# Your objective:
Continue the guide to youth soccer gear below, picking up right after its final sentence about mouthguards for goalkeepers.

If your child doesn’t usually feel hungry, we recommend sending them to practice with a bottle of a sports drink that they like. This will help to replenish blood sugar and keep energy levels up even if they don’t feel like eating.
15. A Gym Bag
We’re aware that this is turning into quite a long list, which means that your child will have a lot of equipment to take with them to soccer practice and matches.
To ensure that your child has a practical way to transport all of their gear, we recommend investing in a relatively large and durable gym bag.
It doesn’t have to be anything fancy, just as long as it has enough storage space and the fabric is durable enough to withstand heavy loads and sufficiently water-resistant to be used in all weather conditions.
16. A Ball Pump
This item isn’t essential in the same way as some of the others on our list are, but it’s still a good idea to make sure that you have a ball pump on hand in case your child’s soccer ball begins to deflate.
A ball pump isn’t something your child will usually need to take with them to matches or practices, but it’s useful to have one in your home.
17. A Mouthguard
We’ve put this one right at the bottom because a mouthguard is not usually required for soccer practice, in the sense that there is no rule saying you can’t play if you don’t have a mouthguard.
With that being said, we would still recommend investing in a good-quality mouthguard when your child starts playing soccer.
If your child has a particular interest in playing in goal, the importance of a mouthguard increases tenfold.

# Given information:
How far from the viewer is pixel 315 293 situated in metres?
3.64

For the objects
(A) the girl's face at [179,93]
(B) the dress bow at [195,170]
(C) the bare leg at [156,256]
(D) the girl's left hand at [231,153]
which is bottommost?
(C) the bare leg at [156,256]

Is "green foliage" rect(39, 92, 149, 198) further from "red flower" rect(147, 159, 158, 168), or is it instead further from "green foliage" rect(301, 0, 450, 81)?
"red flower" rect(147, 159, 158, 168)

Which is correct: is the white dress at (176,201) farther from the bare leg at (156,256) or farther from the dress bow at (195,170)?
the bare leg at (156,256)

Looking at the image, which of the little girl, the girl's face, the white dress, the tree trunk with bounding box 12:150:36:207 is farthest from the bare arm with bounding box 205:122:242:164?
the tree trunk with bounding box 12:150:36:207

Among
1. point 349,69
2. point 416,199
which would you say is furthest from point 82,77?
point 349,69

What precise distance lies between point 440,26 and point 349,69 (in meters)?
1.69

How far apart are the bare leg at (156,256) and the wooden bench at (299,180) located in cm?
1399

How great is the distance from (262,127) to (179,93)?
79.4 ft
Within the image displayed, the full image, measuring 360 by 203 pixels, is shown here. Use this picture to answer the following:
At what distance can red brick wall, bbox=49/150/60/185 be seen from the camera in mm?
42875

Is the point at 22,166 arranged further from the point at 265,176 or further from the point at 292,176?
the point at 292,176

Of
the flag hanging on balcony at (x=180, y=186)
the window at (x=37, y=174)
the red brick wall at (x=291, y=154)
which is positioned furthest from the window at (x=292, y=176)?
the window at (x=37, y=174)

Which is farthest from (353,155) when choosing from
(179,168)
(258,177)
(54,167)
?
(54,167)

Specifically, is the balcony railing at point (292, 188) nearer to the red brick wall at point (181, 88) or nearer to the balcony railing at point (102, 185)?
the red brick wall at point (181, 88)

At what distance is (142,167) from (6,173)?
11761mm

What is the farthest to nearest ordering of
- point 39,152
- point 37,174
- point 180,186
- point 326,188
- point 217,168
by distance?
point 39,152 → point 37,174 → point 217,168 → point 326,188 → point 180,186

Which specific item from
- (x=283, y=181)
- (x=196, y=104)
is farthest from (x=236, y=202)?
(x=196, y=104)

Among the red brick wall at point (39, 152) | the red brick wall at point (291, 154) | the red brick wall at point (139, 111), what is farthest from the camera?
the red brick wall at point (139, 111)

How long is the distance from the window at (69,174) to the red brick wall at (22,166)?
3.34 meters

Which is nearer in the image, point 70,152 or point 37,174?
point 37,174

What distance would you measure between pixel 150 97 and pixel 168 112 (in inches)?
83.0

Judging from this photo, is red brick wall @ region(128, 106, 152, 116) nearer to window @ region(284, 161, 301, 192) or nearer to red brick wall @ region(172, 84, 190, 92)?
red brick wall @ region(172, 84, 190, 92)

# Exercise response:
A 1986 study of Texas High Schools actually demonstrated that soccer players suffer from a higher incidence of dental injuries than American football players, despite the latter’s reputation for being a more physically dangerous sport.
This is likely due to the fact that American football players are required to wear mouthguards while soccer players are not.
The American Dental Association has made a statement recommending the wearing of mouthguards during soccer games.
If you’ve read all the way to the end of this article, then congratulations - you’re one step closer to making sure that your child is fully prepared for their first soccer game!
Remember to consult with your child’s coach about any color requirements for the kit before you go out and buy anything. Choose dark colors if possible, and prioritize fast-drying, moisture-wicking fabrics.
Also, bear in mind that there are certain items of kit that your child will not be allowed to participate in matches (and, potentially, practice) without. Shin guards, for example, are essential and cannot be left off your shopping list.